I now have a set of favourite fonts that I am familiar with and whose designers I usually know. It feels good to license and use fonts from designers who actually make a living that way. Among these favourites are Lyon by Kai Bernau, William Text, a new Caslon by Maria Doreuli, FF Hertz by Jens Kutilek, FF Franziska by Jakob Runge, Guyot by Ramiro Espinoza, Arnhem by Fred Smeijers, ATF Garamond by Mark van Bronkhorst, Equity and Century Supra by Matthew Butterick, the new Walbaum by Charles Nix for Monotype.
Recently I came across a new typeface by Kris Sowersby, called Signifier. It started out as a revival based on one of the Fell Types, a curious set of types that were brought back to England from the Continent in the 1670s. Amongst them English Roman, by an unknown punchcutter, caught Kris’ attention. He started digitizing it, hoping to capture its qualities, which he calls “dark and assured on the page”. Taking into account ink, pressure, paper, and the fact that those letters were cast by hand, every impression of the same letter can be quite different. Which one, then, is the most faithful one, the true source?

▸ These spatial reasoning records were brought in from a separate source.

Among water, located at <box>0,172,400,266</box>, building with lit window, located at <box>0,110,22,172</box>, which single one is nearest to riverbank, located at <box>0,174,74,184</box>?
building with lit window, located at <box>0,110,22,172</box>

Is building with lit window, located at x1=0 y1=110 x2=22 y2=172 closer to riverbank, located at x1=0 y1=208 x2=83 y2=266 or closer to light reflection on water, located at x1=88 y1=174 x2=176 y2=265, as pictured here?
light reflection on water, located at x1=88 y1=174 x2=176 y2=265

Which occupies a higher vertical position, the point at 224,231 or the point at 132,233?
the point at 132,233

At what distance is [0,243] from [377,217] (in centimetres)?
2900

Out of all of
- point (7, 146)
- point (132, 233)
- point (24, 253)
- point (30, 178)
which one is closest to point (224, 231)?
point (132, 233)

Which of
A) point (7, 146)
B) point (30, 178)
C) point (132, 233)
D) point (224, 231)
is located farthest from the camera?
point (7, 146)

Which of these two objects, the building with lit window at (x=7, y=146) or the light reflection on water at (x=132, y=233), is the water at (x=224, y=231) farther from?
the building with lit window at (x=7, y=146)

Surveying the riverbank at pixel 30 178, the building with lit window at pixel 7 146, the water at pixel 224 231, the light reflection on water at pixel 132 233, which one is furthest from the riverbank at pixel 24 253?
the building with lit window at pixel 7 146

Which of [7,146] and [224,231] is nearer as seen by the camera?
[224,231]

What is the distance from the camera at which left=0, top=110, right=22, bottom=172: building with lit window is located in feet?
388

Most revivals try and imagine what the original punchcutter’s intent might have been. And what would he have done with digital tools? Kris decided he didn’t want just another double-guessed revival, instead asked himself what an honest digital approach would be. His answer: Brutalism. Yes, that style of architecture we equate with large buildings, made of concrete.
The real meaning of Brutalism, however, is not the material as such, but the question: what can it do? Digital letterforms are free of any formal constraints. Curves can be infinitely precise, corners incredibly sharp. Early digital fonts would blunt some points and straighten complex curves to anticipate the destruction during output. Today we understand that at small sizes sharpness is corrupted by scaling and rasterisation anyway, regardless of the substrate the letters are displayed on – they look as if they had already been drawn with softened tips and simplified curves. The sharpness is theoretical. Only math is infinite, while the physical world has limits.

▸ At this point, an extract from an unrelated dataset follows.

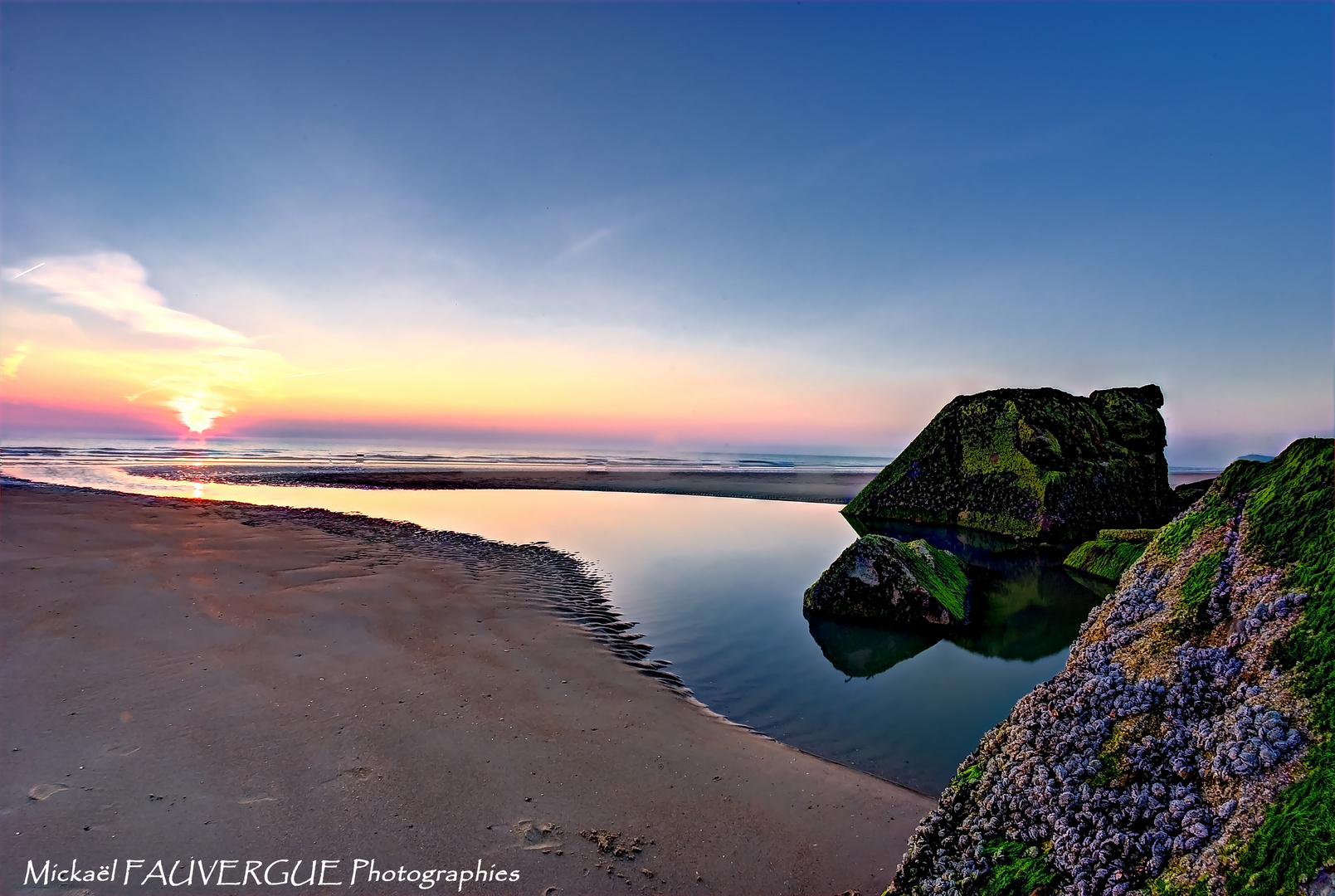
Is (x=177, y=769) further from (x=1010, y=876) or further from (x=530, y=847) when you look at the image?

Look at the Signifier drawings and you see a digital font. Read it in text size and you see a traditional Old Style typeface. We use laser light to burn pixels into polymer, project pixels to a glass screen or burn them onto aluminium plates. Those tiny dots add up to form letter-shapes that look just like the not-too-sharp and thus pleasant type we’re used to from old-fashioned analog typesetting. Printing takes curves drawn with equations, transmitted by light, and makes them back into things that we can run our fingers over.
*The photo at the top shows a title from the other collection, books produced post-digitally, i.e. typeset on a computer, data transferred to a polymer plate and then printed letterpress on an Original Heidelberg Cylinder from 1954.